Le but de la manœuvre : « créer un filet de sécurité pour les plus pauvres » sans en faire « des abonnés de l’assistance », déclarait alors Michel Rocard.

1,8 million de bénéficiaires du RSA en 2017

Au commencement, ils étaient 330 000 à bénéficier du RMI ; en 2017, le nombre d’assurés percevant le RSA culmine à 1,8 million, c’est 6 % des Français qui ont au moins un membre du foyer percevant cette aide sociale, dont le montant varie en fonction des ressources mais également de la composition familiale :

Ainsi, le montant du RSA 2018 s’élève à :

  • Personne seule : 550,93 €
  • Personne seule avec 1 enfant : 826,40 €
  • Personne seule avec 2 enfants : 991,68 €
  • Couple : 826,40 €
  • Couple avec 1 enfant : 991,68 €
  • Couple avec 2 enfants : 1 156,96 €

RMI, RSA : même combat, mêmes échecs ?

Le RMI-RSA avait pour objectif de lutter contre l’indigence et d’encourager le retour à l’emploi. Le bilan actuel est décevant.
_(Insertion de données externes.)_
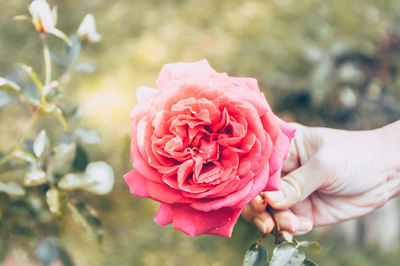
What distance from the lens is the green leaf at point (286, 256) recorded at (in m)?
0.72

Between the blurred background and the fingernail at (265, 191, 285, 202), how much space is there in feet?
2.38

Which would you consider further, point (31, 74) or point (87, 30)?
point (87, 30)

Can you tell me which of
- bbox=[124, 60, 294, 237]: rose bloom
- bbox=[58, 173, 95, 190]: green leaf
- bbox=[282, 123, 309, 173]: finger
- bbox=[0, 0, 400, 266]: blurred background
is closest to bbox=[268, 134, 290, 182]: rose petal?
bbox=[124, 60, 294, 237]: rose bloom

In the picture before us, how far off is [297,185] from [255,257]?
222 mm

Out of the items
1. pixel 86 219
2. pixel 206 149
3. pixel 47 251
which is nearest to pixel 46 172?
pixel 86 219

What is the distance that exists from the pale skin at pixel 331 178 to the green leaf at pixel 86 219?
383 mm

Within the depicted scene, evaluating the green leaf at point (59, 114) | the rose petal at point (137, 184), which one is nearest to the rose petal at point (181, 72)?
the rose petal at point (137, 184)

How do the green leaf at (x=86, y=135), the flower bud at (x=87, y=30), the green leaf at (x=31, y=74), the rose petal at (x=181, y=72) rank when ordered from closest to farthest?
1. the rose petal at (x=181, y=72)
2. the green leaf at (x=31, y=74)
3. the flower bud at (x=87, y=30)
4. the green leaf at (x=86, y=135)

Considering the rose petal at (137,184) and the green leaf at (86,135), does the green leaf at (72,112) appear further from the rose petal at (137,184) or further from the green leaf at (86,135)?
the rose petal at (137,184)

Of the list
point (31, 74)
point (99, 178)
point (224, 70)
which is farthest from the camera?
point (224, 70)

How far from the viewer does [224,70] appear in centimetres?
185

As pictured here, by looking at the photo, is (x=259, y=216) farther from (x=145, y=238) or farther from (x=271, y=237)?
(x=145, y=238)

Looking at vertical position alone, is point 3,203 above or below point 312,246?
below

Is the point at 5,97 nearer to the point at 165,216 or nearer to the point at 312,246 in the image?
the point at 165,216
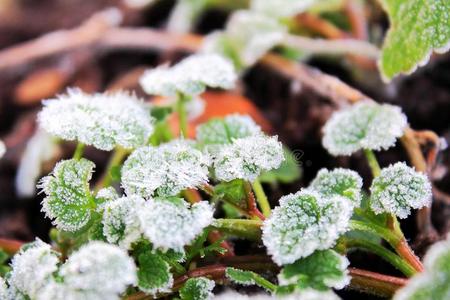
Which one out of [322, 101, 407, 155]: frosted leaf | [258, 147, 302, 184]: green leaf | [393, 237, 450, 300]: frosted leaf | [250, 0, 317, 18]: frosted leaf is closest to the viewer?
[393, 237, 450, 300]: frosted leaf

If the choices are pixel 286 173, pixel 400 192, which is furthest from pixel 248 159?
pixel 286 173

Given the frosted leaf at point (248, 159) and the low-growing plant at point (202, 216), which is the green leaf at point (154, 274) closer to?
the low-growing plant at point (202, 216)

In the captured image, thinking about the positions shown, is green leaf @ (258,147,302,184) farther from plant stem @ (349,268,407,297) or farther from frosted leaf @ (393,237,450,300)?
frosted leaf @ (393,237,450,300)

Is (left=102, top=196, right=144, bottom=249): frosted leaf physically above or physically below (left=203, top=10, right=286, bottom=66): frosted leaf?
below

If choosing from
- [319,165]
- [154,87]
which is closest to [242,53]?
[319,165]

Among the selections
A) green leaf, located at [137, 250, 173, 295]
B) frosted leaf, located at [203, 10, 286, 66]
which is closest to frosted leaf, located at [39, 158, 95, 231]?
green leaf, located at [137, 250, 173, 295]

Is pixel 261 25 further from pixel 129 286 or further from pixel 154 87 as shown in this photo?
pixel 129 286
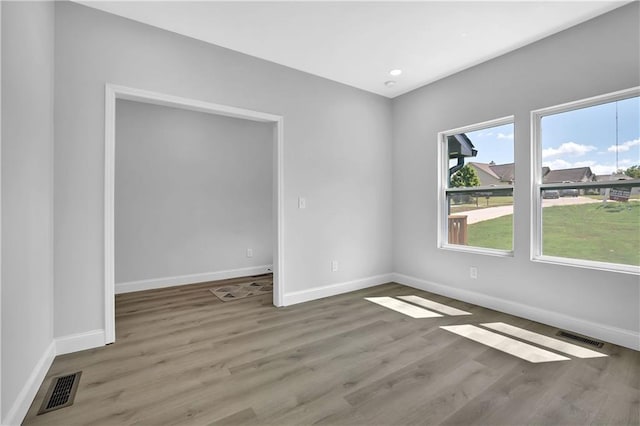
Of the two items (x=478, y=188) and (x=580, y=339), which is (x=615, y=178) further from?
(x=580, y=339)

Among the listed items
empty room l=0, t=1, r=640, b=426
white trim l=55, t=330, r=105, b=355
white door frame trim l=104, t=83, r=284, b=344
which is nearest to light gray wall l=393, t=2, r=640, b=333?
empty room l=0, t=1, r=640, b=426

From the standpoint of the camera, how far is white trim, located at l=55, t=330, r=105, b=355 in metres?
2.41

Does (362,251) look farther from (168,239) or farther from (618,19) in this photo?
(618,19)

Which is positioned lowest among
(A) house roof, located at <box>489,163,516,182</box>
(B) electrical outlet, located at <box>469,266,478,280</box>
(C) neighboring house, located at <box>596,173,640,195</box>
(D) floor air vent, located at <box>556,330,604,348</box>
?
(D) floor air vent, located at <box>556,330,604,348</box>

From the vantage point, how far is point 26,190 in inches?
71.4

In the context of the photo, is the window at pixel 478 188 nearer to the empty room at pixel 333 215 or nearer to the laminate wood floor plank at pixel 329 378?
the empty room at pixel 333 215

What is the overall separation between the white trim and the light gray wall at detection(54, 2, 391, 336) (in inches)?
1.8

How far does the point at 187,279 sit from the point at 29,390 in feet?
9.24

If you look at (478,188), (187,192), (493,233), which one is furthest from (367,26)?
(187,192)

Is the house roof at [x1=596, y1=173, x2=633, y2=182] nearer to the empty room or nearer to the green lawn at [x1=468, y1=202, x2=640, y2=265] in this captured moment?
the empty room

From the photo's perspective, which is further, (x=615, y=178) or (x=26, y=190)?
(x=615, y=178)

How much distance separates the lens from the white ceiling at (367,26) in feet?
8.34

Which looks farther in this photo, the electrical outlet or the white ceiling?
the electrical outlet

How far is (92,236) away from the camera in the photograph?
256 cm
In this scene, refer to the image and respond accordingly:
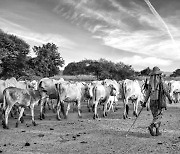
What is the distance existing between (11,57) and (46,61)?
6.40m

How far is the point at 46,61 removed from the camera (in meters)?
40.2

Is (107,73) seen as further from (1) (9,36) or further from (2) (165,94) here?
(2) (165,94)

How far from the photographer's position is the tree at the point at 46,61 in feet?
128

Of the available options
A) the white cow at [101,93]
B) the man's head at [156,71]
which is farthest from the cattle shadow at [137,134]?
the white cow at [101,93]

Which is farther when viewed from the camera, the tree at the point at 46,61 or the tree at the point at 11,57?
the tree at the point at 46,61

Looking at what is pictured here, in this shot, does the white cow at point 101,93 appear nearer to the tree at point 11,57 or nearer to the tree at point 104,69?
the tree at point 11,57

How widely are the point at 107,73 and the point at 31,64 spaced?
1656cm

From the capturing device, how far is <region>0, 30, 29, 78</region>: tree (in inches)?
1341

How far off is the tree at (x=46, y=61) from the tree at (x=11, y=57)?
7.39ft

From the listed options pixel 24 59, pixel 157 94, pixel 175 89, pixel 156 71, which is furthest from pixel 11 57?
pixel 157 94

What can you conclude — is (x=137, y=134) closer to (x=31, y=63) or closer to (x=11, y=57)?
(x=11, y=57)

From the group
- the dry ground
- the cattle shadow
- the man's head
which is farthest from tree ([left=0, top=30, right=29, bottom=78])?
the man's head

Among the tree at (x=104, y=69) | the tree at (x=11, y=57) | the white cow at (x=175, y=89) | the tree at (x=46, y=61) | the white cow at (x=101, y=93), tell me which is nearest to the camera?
the white cow at (x=101, y=93)

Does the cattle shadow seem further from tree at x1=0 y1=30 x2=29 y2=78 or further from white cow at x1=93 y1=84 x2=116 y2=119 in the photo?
tree at x1=0 y1=30 x2=29 y2=78
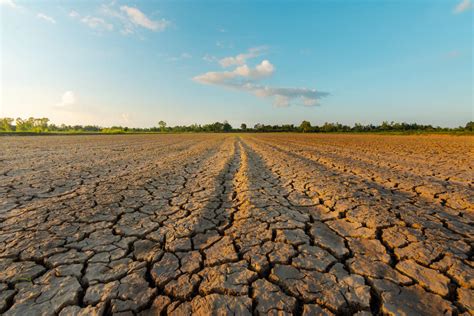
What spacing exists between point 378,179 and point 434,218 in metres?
2.17

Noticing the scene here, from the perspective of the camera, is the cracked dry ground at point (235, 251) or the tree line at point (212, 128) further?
the tree line at point (212, 128)

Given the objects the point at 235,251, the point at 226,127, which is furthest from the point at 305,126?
the point at 235,251

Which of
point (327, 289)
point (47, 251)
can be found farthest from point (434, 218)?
point (47, 251)

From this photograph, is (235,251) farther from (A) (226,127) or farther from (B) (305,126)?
(A) (226,127)

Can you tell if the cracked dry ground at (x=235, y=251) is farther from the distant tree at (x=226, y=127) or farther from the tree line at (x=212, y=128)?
the distant tree at (x=226, y=127)

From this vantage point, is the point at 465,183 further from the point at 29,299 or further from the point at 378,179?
the point at 29,299

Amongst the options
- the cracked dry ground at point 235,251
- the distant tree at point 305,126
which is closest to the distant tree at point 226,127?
the distant tree at point 305,126

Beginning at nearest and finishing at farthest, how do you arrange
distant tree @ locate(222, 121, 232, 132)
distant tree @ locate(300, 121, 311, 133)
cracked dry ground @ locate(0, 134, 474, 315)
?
cracked dry ground @ locate(0, 134, 474, 315) → distant tree @ locate(300, 121, 311, 133) → distant tree @ locate(222, 121, 232, 132)

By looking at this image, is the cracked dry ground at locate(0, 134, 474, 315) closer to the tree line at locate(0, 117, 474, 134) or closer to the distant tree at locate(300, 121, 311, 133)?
the tree line at locate(0, 117, 474, 134)

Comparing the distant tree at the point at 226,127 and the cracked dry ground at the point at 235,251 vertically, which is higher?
the distant tree at the point at 226,127

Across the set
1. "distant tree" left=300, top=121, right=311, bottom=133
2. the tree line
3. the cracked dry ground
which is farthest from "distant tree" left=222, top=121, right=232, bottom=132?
the cracked dry ground

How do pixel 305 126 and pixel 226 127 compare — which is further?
pixel 226 127

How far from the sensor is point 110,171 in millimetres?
5422

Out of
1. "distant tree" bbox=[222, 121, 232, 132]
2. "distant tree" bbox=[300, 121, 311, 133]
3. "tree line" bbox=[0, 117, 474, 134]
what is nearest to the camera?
"tree line" bbox=[0, 117, 474, 134]
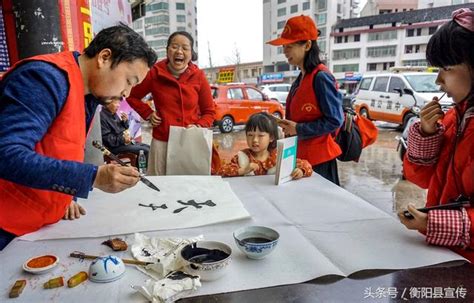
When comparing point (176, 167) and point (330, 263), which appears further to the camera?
point (176, 167)

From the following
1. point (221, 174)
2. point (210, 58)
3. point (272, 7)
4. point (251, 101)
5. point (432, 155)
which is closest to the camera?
point (432, 155)

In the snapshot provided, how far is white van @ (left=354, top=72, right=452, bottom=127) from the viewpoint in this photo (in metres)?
8.38

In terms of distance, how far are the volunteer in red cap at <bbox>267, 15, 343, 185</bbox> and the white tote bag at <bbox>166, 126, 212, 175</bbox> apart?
47 centimetres

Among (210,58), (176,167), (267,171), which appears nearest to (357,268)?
(267,171)

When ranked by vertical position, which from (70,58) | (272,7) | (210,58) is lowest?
(70,58)

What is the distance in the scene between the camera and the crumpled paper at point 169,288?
789 millimetres

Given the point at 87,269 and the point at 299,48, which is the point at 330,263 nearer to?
the point at 87,269

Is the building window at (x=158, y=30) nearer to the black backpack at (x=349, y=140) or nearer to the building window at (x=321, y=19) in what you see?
the building window at (x=321, y=19)

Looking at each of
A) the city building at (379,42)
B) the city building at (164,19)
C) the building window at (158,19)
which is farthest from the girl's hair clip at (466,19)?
the building window at (158,19)

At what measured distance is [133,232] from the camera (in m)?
1.18

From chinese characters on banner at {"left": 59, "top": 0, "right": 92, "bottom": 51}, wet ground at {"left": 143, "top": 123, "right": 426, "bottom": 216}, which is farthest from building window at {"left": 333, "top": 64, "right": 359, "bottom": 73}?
chinese characters on banner at {"left": 59, "top": 0, "right": 92, "bottom": 51}

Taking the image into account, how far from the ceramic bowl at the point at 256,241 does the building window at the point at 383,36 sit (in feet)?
120

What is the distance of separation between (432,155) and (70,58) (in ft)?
4.30

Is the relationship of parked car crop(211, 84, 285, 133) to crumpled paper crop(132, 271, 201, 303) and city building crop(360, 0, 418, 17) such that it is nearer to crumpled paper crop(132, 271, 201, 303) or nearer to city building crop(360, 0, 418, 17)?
crumpled paper crop(132, 271, 201, 303)
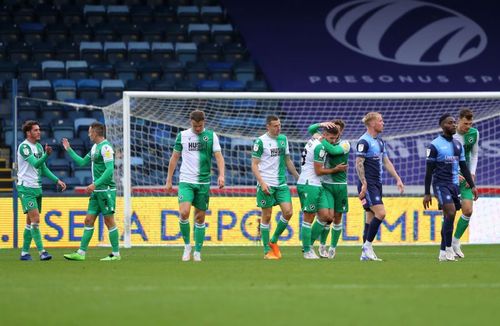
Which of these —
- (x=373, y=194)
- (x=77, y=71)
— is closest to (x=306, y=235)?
(x=373, y=194)

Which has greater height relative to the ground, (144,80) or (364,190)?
(144,80)

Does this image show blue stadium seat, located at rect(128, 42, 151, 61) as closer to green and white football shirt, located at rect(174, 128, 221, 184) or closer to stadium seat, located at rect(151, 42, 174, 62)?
stadium seat, located at rect(151, 42, 174, 62)

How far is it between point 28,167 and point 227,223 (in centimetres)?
664

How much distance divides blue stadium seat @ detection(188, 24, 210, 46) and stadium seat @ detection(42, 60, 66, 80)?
4303 mm

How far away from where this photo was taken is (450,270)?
506 inches

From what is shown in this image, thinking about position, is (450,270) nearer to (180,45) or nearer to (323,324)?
(323,324)

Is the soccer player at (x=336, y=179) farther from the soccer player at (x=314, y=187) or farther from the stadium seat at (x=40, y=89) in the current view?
the stadium seat at (x=40, y=89)

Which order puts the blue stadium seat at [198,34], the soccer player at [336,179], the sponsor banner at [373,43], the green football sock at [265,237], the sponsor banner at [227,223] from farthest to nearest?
the blue stadium seat at [198,34] < the sponsor banner at [373,43] < the sponsor banner at [227,223] < the green football sock at [265,237] < the soccer player at [336,179]

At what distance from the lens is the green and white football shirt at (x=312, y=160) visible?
15.7 m

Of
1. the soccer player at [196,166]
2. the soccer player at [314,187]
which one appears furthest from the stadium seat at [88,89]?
the soccer player at [196,166]

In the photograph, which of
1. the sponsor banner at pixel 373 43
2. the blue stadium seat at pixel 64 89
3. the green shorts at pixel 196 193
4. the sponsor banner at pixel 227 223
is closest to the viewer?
the green shorts at pixel 196 193

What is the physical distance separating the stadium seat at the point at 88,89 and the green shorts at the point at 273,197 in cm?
1282

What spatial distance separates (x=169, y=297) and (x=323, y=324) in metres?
2.22

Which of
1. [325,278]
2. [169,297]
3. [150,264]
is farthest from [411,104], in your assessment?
[169,297]
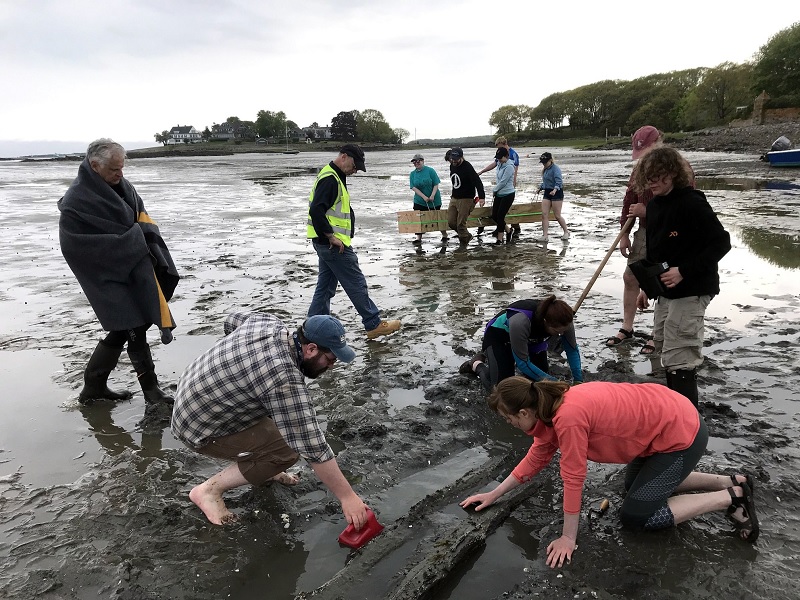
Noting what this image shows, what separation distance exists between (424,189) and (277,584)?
33.0 ft

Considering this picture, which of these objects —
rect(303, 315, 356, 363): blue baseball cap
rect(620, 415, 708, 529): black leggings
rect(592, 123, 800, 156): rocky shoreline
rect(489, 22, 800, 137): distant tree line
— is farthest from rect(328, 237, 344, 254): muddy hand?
rect(489, 22, 800, 137): distant tree line

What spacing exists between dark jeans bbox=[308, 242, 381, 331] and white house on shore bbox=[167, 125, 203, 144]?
156 m

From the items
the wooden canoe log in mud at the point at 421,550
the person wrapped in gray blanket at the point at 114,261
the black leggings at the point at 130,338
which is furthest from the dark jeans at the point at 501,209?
the wooden canoe log in mud at the point at 421,550

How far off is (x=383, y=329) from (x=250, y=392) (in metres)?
3.20

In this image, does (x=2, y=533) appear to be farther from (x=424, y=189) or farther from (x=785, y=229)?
(x=785, y=229)

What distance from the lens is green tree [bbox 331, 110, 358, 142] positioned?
127 m

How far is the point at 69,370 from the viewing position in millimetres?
5363

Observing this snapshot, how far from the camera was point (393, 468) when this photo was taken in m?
3.75

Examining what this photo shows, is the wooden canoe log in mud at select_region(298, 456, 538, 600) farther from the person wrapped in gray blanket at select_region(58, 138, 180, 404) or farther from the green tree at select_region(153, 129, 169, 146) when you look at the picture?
the green tree at select_region(153, 129, 169, 146)

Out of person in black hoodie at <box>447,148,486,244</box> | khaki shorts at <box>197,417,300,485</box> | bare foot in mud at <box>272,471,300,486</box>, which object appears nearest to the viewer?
khaki shorts at <box>197,417,300,485</box>

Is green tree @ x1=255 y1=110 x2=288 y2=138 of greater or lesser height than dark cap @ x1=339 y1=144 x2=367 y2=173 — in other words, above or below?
above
D’une part, ces dispositifs n’ont pas contribué à endiguer la pauvreté en France ; en effet, selon les derniers chiffres de l’INSEE, 14 % de la population française vivrait sous le seuil de pauvreté, ce qui représente 8 millions de personnes. Parmi les plus précaires : femmes, enfants, familles monoparentales, etc.

D’autre part, les effets du RSA sur le taux d’emploi sont marginaux. Et, lorsque les bénéficiaires de l’allocation occupent un emploi, celui-ci est majoritairement précaire.

D’ailleurs, il existe une forte persistance dans les dispositifs ; ainsi, 20 % des bénéficiaires du RSA ont perçu des minima sociaux au cours des 10 dernières années et près de la moitié d’entre eux (49 %), au moins les 4 dernières années.

Alors que le tiers des dépenses des départements est alloué au RSA, d’aucuns pensent que cette aide incarne une dérive de l’assistanat.

Vers un revenu universel d’activité (RUA) ?

Lors de sa présentation du Plan pauvreté en septembre dernier, Emmanuel Macron a annoncé la création d’un revenu universel d’activité, fondé sur la rénovation du système de minima sociaux, notamment le RSA et les APL, et dont l’État sera responsable.

Les bénéficiaires de ce dispositif, qui verra le jour en 2020, auront accès à un service d’accompagnement vers l’emploi et seront également tenus de signer et de respecter un contrat d’accompagnement, dont les modalités n’ont pas encore été dévoilées, mais qui comprendrait déjà l’impossibilité de refuser plus de 2 offres dite « raisonnables ».

En outre, alors que le non-recours au RSA s’élevait à 40 % en 2016, à cause notamment de la complexité des procédures ou de la méconnaissance des droits, l’accès à ce revenu universel sera facilité à travers la création d’un « guichet unique » pour simplifier les démarches.